— Start of Task material —
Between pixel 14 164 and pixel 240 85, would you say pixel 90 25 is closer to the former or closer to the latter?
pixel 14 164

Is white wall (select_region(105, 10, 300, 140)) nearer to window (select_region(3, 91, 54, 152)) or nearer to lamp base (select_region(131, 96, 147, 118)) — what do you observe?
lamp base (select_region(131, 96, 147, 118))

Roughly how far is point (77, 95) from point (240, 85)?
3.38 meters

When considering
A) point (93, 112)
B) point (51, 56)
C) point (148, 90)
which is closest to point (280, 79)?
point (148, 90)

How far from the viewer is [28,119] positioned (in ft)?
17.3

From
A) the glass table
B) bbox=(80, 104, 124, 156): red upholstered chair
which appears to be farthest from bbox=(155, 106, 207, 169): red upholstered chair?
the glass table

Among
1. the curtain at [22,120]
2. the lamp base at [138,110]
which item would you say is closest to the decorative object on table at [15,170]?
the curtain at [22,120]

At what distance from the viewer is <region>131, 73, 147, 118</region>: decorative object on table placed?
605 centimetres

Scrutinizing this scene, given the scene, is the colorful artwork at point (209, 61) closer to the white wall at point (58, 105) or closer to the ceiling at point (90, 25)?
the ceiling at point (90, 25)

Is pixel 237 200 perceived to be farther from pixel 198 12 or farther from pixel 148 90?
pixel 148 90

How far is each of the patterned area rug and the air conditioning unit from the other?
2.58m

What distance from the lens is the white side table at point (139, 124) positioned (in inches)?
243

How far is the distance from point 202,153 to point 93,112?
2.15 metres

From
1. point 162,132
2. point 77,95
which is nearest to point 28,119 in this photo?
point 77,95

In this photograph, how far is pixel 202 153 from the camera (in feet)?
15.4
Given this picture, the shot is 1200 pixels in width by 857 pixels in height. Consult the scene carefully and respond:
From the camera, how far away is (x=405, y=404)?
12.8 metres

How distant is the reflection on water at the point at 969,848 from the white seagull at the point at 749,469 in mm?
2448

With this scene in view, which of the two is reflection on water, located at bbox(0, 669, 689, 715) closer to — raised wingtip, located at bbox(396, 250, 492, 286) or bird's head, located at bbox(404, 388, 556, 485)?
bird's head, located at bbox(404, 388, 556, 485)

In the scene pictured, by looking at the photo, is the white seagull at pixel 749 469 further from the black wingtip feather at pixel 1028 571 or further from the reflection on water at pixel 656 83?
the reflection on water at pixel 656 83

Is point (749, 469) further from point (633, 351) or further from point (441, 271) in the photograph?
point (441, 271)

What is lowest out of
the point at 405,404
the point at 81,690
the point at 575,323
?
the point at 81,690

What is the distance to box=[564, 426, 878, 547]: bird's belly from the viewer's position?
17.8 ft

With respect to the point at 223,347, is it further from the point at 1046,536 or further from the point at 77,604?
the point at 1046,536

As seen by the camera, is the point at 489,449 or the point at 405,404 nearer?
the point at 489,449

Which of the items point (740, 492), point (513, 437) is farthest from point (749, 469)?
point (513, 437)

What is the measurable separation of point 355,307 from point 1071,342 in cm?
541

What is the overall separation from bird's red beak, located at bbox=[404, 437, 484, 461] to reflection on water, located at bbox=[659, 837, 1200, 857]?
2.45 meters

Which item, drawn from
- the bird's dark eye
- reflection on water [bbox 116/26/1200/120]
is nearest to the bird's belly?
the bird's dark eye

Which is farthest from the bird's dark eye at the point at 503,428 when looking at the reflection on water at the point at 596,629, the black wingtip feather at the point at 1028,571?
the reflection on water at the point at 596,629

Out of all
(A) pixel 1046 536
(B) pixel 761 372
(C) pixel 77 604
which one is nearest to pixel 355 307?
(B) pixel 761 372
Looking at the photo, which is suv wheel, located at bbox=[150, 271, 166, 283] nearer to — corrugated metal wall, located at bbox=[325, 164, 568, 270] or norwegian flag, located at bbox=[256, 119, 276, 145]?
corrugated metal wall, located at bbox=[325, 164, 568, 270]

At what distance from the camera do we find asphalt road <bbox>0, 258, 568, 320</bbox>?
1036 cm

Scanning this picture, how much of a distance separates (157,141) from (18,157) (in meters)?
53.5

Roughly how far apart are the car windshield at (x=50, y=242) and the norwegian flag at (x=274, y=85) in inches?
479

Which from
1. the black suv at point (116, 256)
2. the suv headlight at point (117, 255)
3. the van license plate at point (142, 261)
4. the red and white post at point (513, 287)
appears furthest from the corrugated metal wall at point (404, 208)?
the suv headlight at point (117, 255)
— End of Task material —
- **What is asked**
Starting at the line that contains "As seen by the" and continuing through the end of the data, express every line as a Markdown table with the columns Row and Line. Omit blank lines.

- **Solution for this task**
| Row | Line |
|---|---|
| 1 | As seen by the camera, is the point at 489,449 or the point at 405,404 nearer? |
| 2 | the point at 489,449 |
| 3 | Which of the items point (740, 492), point (513, 437) is farthest from point (749, 469)? |
| 4 | point (513, 437) |
| 5 | What is the measurable separation of point 355,307 from point 1071,342 in cm? |
| 6 | 541 |
| 7 | What is the overall separation from bird's red beak, located at bbox=[404, 437, 484, 461] to reflection on water, located at bbox=[659, 837, 1200, 857]? |
| 8 | 2.45 meters |
| 9 | Which item, drawn from |
| 10 | - the bird's dark eye |
| 11 | - reflection on water [bbox 116/26/1200/120] |
| 12 | is nearest to the bird's belly? |
| 13 | the bird's dark eye |
| 14 | Which is farthest from the bird's dark eye at the point at 503,428 when looking at the reflection on water at the point at 596,629, the black wingtip feather at the point at 1028,571? |
| 15 | the reflection on water at the point at 596,629 |
| 16 | Out of all |
| 17 | (A) pixel 1046 536 |
| 18 | (B) pixel 761 372 |
| 19 | (C) pixel 77 604 |
| 20 | which one is nearest to pixel 355 307? |
| 21 | (B) pixel 761 372 |
| 22 | Looking at the photo, which is suv wheel, located at bbox=[150, 271, 166, 283] nearer to — corrugated metal wall, located at bbox=[325, 164, 568, 270] or norwegian flag, located at bbox=[256, 119, 276, 145]? |
| 23 | corrugated metal wall, located at bbox=[325, 164, 568, 270] |
| 24 | At what distance from the camera do we find asphalt road <bbox>0, 258, 568, 320</bbox>? |
| 25 | 1036 cm |
| 26 | Scanning this picture, how much of a distance separates (157,141) from (18,157) (in meters)? |
| 27 | 53.5 |
| 28 | Roughly how far apart are the car windshield at (x=50, y=242) and the norwegian flag at (x=274, y=85) in inches? |
| 29 | 479 |
| 30 | Which from |
| 31 | 1. the black suv at point (116, 256) |
| 32 | 2. the suv headlight at point (117, 255) |
| 33 | 3. the van license plate at point (142, 261) |
| 34 | 4. the red and white post at point (513, 287) |
| 35 | appears furthest from the corrugated metal wall at point (404, 208)? |
| 36 | the suv headlight at point (117, 255) |